EJERCICIOS PROPUESTOS:
a. Según el texto sobre Violeta Parra, ¿a qué hora y en qué fecha se produjo el disparo que terminó con su vida?
b. Reescribe el tramo del texto sobre Violeta Parra que va desde "drásticos intentos. Solo" hasta "hacia la nieve.", sustituyendo "pólvora" por "ceniza".
c. Continúa el texto sobre Violeta Parra a partir de su última oración.

TEXTO EXTRAÍDO:
%%
• Revista Nº 142
  • Por Joaquín Alliende Luco
  • Obras gentileza del Archivo Fundación Violeta Parra

Especial

Violeta Parra frente al abismo

17.40 horas del 5 de febrero de 1967. Momento exacto en que un disparo apagó la luz de una mujer apasionada. La decisión de terminar con su existencia es revisada por el sacerdote y poeta Joaquín Alliende, quien desde una perspectiva cristiana y con el virtuosismo de sus palabras nos describe este desamparo cósmico, esta soledad infinita que Violeta padecía. “Su voluntad no era libre, su desgarro de soledad, de mujer abandonada por quien era su inmenso amor, amado y amador… Su abismo era tal, que ni el pecho, ni las sienes ‘sabían’ qué era lo que estaban haciendo. Este ‘saber’ es un acto de la inteligencia y del juicio. Violeta, agónica de amor, había perdido el juicio”, afirma Alliende.

“Este no cuece peumo”, dicen las mujeres para borrar del mapa a un apurete, impaciente o insoportable. Porque es consabido que el fruto rojo de ese árbol de aromático verde, endémico nuestro, debe quedarse bajo la lengua varias horas hasta que la saliva lo deja medio amarillo, como salido de una olla en las brasas. El suicidio de Violeta llegó a ser un peumo recocido largamente. Tres

drásticos intentos. Solo ya en el número tres fue que le salió por los oídos y las comisuras de los labios, el sabor amargo de la pólvora. Después del segundo intento, ya recuperada de lo angosto de la angustia extrema, recogió guitarra y lápiz para dejarnos su mejor testamento: “Gracias a la vida”, que no es fácil poema en primavera, es vieja sabiduría serena que pulsa joven, para abrir un caminito por la ladera del cerro hacia la nieve.

Violeta, acosada por una intemperante necesidad de respirar el aire del amado, ya no resistió un ápice de más soledad. Su desamparo es cósmico. Todo lo que se deja mirar por ella, todo lo que recibe, el vaho tibio de su propio cuerpo, todo la hiere. Es llaga de ausencia. Él no está. Todo podría haberlo visto ella hermoso, entretenido, sabroso y coloreado. Ella pudiese, quizás, mirarlo como quien tiene la última guitarra de la cual emerge una música benéfica. Sí, si escuchase ella bien lo telúrico, cada septiembre… pero la ceguera trágica irrumpe entre los desamores de Gilbert. Él le paraliza el sol. Él desata el sinsentido radical y la hunde en la sequedad parca de un sepulcral caliche.
%%
DATOS SIN PROCESAR:
%%
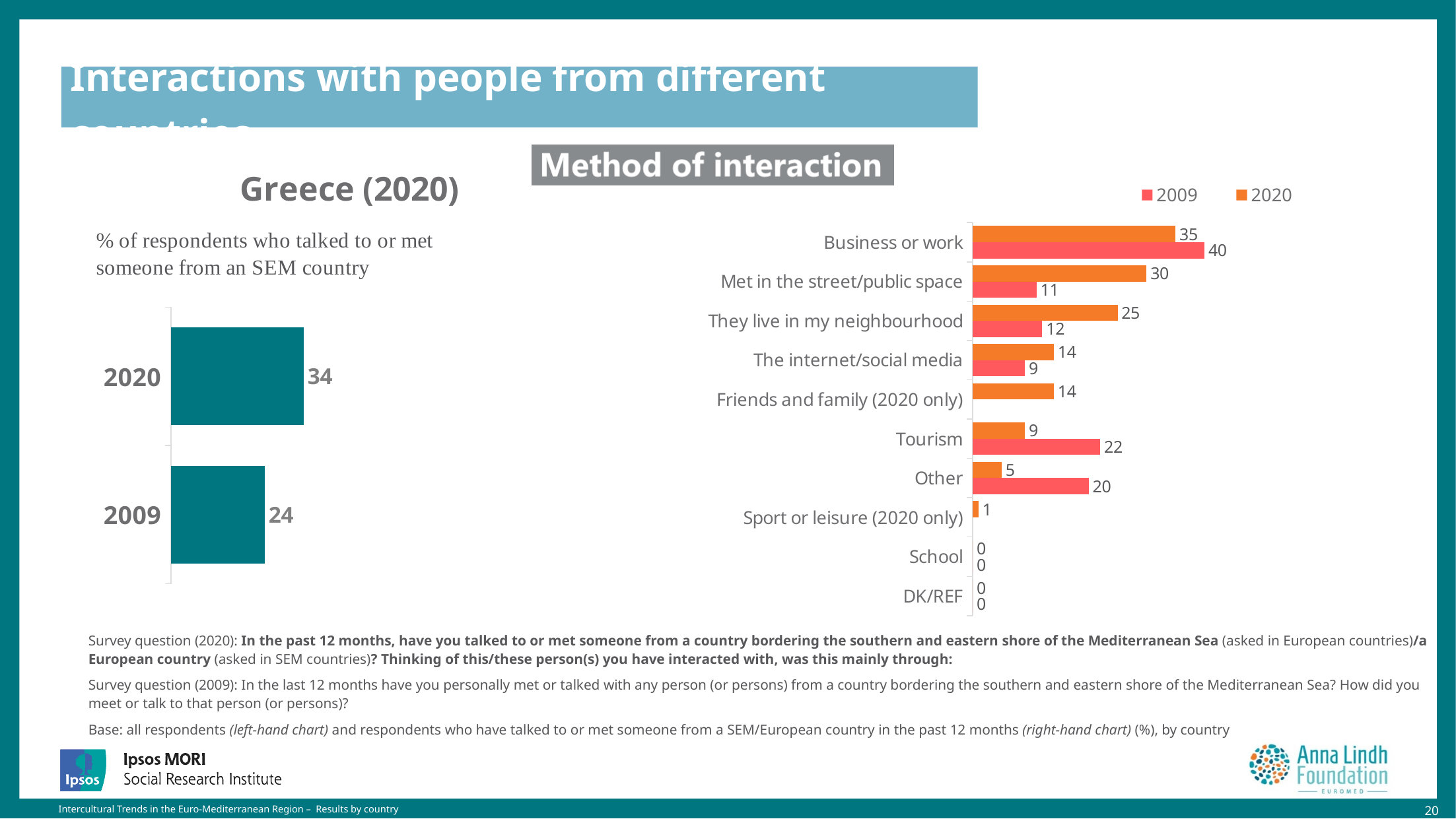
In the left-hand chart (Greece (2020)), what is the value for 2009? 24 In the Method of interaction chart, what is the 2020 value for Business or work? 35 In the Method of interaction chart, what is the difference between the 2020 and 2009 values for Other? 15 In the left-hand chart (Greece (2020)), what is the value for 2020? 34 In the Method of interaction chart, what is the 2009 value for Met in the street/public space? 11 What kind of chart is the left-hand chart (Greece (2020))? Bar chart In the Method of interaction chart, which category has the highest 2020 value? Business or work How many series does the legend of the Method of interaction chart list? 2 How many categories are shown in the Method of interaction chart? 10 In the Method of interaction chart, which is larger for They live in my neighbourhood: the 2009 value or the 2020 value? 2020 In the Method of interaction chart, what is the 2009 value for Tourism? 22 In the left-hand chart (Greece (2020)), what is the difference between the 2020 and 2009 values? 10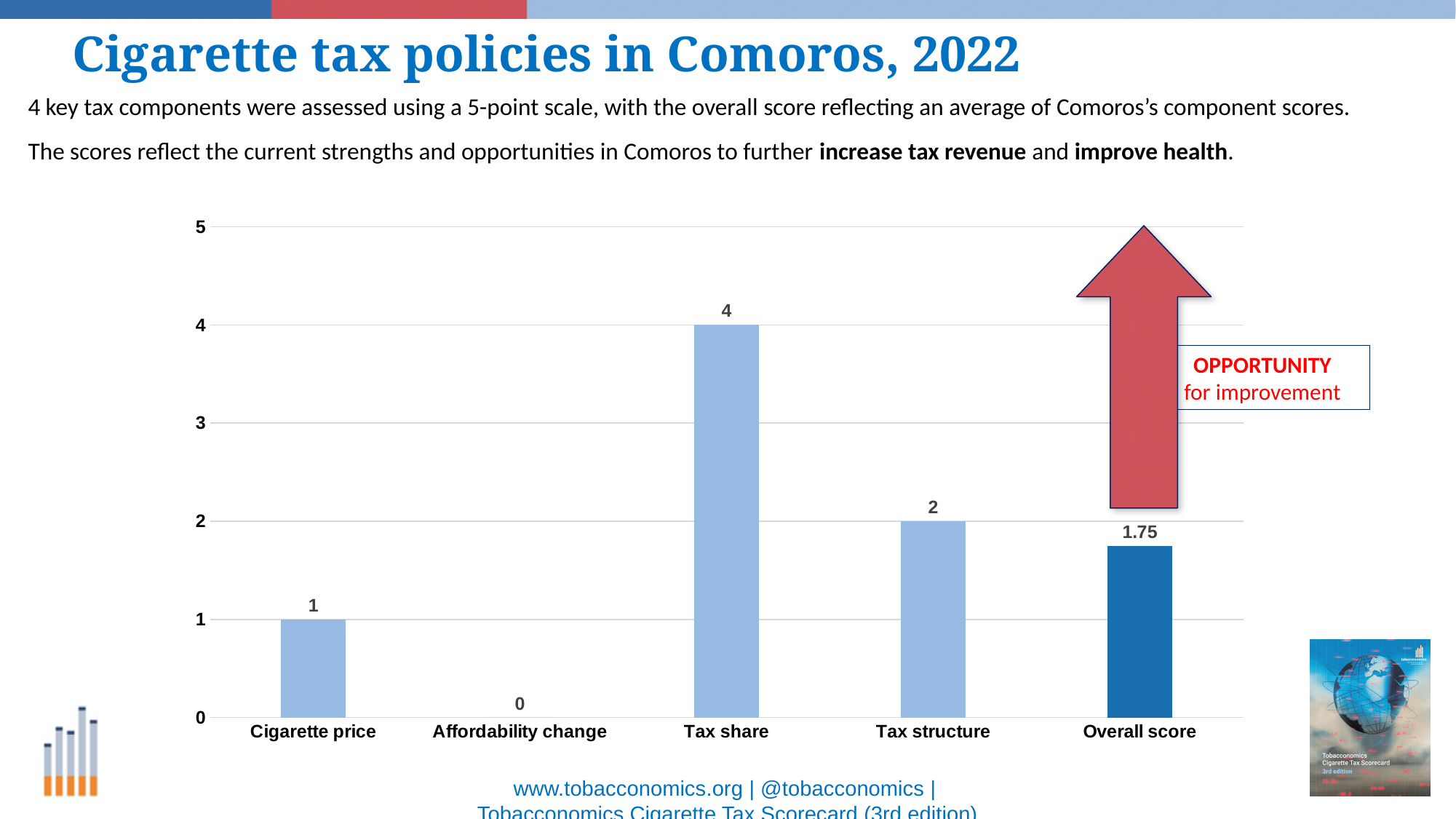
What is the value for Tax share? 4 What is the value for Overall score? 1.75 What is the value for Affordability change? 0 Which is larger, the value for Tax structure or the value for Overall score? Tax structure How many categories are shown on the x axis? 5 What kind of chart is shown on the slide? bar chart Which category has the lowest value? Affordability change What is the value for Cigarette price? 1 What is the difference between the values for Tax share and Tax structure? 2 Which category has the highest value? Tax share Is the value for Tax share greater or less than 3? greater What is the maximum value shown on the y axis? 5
%%
RESULTADOS POR EJERCICIO:
a. A las 17.40 horas del 5 de febrero de 1967.

b.
drásticos intentos. Solo ya en el número tres fue que le salió por los oídos y las comisuras de los labios, el sabor amargo de la ceniza. Después del segundo intento, ya recuperada de lo angosto de la angustia extrema, recogió guitarra y lápiz para dejarnos su mejor testamento: “Gracias a la vida”, que no es fácil poema en primavera, es vieja sabiduría serena que pulsa joven, para abrir un caminito por la ladera del cerro hacia la nieve.

c.
Pudo Viola tener como método el salto sediento entre las noches oscuras de un san Juan de la Cruz. El vacío pudo ser trampolín. Pero es abismo brutal si no logra el vuelo del salto místico. La pistola descarga todo su plomo fatídico contra el cuerpo de la doliente. Violeta amaba todo lo terrestre plantado en la parcela de su Chile humanísimo. Todo le hablaba. Pero era lenguaje a lo rey David en sus salmos tenebrosos. De la ternura a la nostalgia insostenible. De la contemplación de caracolas, hasta los aerolitos y las mejillas del amado. Todo la convoca a ser amadora hasta quedar exhausta. Cuerpo y alma, hormiga y catalejo, la embrujan. Todo puede ser caricia y todo también puede ser chacolí avinagrado y venenoso a lo cicuta.

Puede sonar extemporáneo y arbitrario, pero es verídico y persistente. La única disyuntiva para ese volcán de San Fabián de Alico que era su identidad femenina, habría sido el suicidio o la mística. Pero no un delirio panteísta difuso. Aquí hablamos de mística a lo Teresa de Ávila, a lo Teresa carmelita Andina, la que escribirá un día en su convento pobre y chileno: “¡Jesús, ese loco de amor, me ha vuelto loca!”.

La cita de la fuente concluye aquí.